How to Analyze and Fine-Tune Agent Reasoning Traces

May 5, 2026 • guides

Why Reasoning Traces Matter

Modern AI agents do more than answer questions. They plan, call tools, read tool outputs, recover from errors, and continue working across multiple turns. If you want to improve an agent, you need to understand that full chain of behavior.

Reasoning trace datasets make this possible. Instead of only storing the final answer, they preserve the intermediate structure of an agent workflow: the user task, the assistant's reasoning block, tool calls, tool responses, and final output.

That makes them useful for three things:

Debugging how agents make decisions
Measuring tool-use behavior across many tasks
Preparing examples for supervised fine-tuning

In this guide, we will walk through a practical workflow for parsing, analyzing, visualizing, and preparing agent reasoning traces for training.

Step 1: Load the Dataset

A reasoning-trace dataset usually contains multi-turn conversations with roles such as system, user, assistant, and tool. The first step is to load the data and inspect the available fields.

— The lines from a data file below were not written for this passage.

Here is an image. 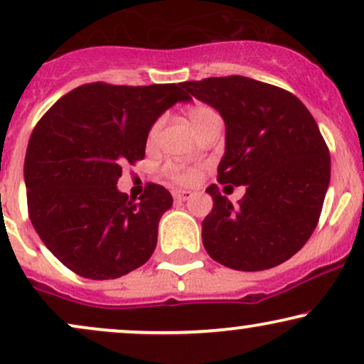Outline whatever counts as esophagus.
Listing matches in <instances>:
<instances>
[{
	"label": "esophagus",
	"instance_id": "esophagus-1",
	"mask_svg": "<svg viewBox=\"0 0 364 364\" xmlns=\"http://www.w3.org/2000/svg\"><path fill=\"white\" fill-rule=\"evenodd\" d=\"M173 198L176 201H186V200H190V198H191V191H188V190H174L173 191Z\"/></svg>",
	"mask_w": 364,
	"mask_h": 364
}]
</instances>
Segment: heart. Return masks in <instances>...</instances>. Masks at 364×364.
Instances as JSON below:
<instances>
[{
	"label": "heart",
	"instance_id": "obj_1",
	"mask_svg": "<svg viewBox=\"0 0 364 364\" xmlns=\"http://www.w3.org/2000/svg\"><path fill=\"white\" fill-rule=\"evenodd\" d=\"M188 117H190L191 126L196 132L203 126H206L210 121L220 119L216 110L211 109L210 105H195V107L188 110ZM161 127H163V119H158V121L151 126L148 132V144H154L159 136ZM164 173H166L168 178H171L174 183H179V185H191L196 179V169L185 166V164H168V166L164 168Z\"/></svg>",
	"mask_w": 364,
	"mask_h": 364
}]
</instances>
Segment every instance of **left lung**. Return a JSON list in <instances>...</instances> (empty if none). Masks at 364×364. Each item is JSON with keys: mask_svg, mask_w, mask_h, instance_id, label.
Masks as SVG:
<instances>
[{"mask_svg": "<svg viewBox=\"0 0 364 364\" xmlns=\"http://www.w3.org/2000/svg\"><path fill=\"white\" fill-rule=\"evenodd\" d=\"M183 87L225 121L218 181L247 186L237 205L216 185L206 188L213 198L201 230L208 255L243 272L289 260L314 232L329 186L331 156L314 117L291 92L248 77Z\"/></svg>", "mask_w": 364, "mask_h": 364, "instance_id": "1", "label": "left lung"}]
</instances>
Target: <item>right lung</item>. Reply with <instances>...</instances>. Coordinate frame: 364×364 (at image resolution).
Instances as JSON below:
<instances>
[{
	"label": "right lung",
	"mask_w": 364,
	"mask_h": 364,
	"mask_svg": "<svg viewBox=\"0 0 364 364\" xmlns=\"http://www.w3.org/2000/svg\"><path fill=\"white\" fill-rule=\"evenodd\" d=\"M190 99L183 84L94 82L58 99L36 124L23 169L28 215L41 242L72 272L117 279L153 255L171 193L148 183L134 203L117 181L124 164L144 159L156 119Z\"/></svg>",
	"instance_id": "right-lung-1"
}]
</instances>
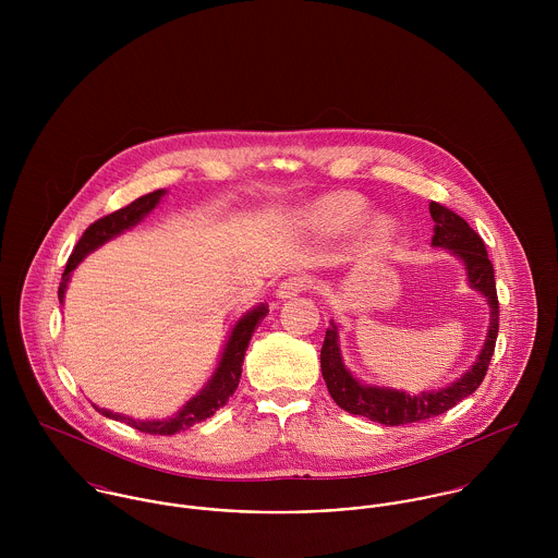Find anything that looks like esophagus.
Segmentation results:
<instances>
[{"label":"esophagus","mask_w":558,"mask_h":558,"mask_svg":"<svg viewBox=\"0 0 558 558\" xmlns=\"http://www.w3.org/2000/svg\"><path fill=\"white\" fill-rule=\"evenodd\" d=\"M310 288H312V279H310L307 275H294V277H288V279H283V281L279 283V288H277V299L290 301V299L303 294V292L310 290Z\"/></svg>","instance_id":"34e87169"}]
</instances>
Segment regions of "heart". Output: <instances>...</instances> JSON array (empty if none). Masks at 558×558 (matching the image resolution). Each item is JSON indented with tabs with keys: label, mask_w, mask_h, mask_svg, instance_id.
Returning <instances> with one entry per match:
<instances>
[{
	"label": "heart",
	"mask_w": 558,
	"mask_h": 558,
	"mask_svg": "<svg viewBox=\"0 0 558 558\" xmlns=\"http://www.w3.org/2000/svg\"><path fill=\"white\" fill-rule=\"evenodd\" d=\"M369 213V204L365 197L356 193H335L324 197L316 208L312 210V219L319 230L328 234H341L356 228ZM393 226L389 219L378 217L374 219L369 232L376 240H385L391 234Z\"/></svg>",
	"instance_id": "b5f03b06"
}]
</instances>
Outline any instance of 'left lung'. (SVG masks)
I'll list each match as a JSON object with an SVG mask.
<instances>
[{
	"label": "left lung",
	"mask_w": 558,
	"mask_h": 558,
	"mask_svg": "<svg viewBox=\"0 0 558 558\" xmlns=\"http://www.w3.org/2000/svg\"><path fill=\"white\" fill-rule=\"evenodd\" d=\"M429 215L434 219L432 246L449 248L456 257L462 259L471 288L481 292L489 305V326H487L485 343L478 352L475 365L466 369L462 378H458L445 389L410 396L398 389L359 383L350 374V369L343 365L341 350H339V326L330 322V326L326 328L322 352H319L322 376L330 398L335 399V403L345 412L367 416L383 425H405V423L425 421L429 416H438L447 412L458 401L473 396L485 378V372L496 345L498 296H496L494 266L487 257L483 240L460 215H456L453 210H449L438 202L429 204Z\"/></svg>",
	"instance_id": "obj_1"
}]
</instances>
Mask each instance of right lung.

!pip install -q datasets pandas matplotlib seaborn transformers trl accelerate

from datasets import load_dataset
from collections import Counter

config = "kimi"
dataset = load_dataset("lambda/hermes-agent-reasoning-traces", config, split="train")

print(dataset)
print(dataset.column_names)
print(sorted(set(dataset["category"])))

Start by checking one example manually:

sample = dataset[0]

print("ID:", sample["id"])
print("Category:", sample["category"], "/", sample["subcategory"])
print("Task:", sample["task"])
print("Turns:", len(sample["conversations"]))
print(sample["conversations"][0]["value"][:300])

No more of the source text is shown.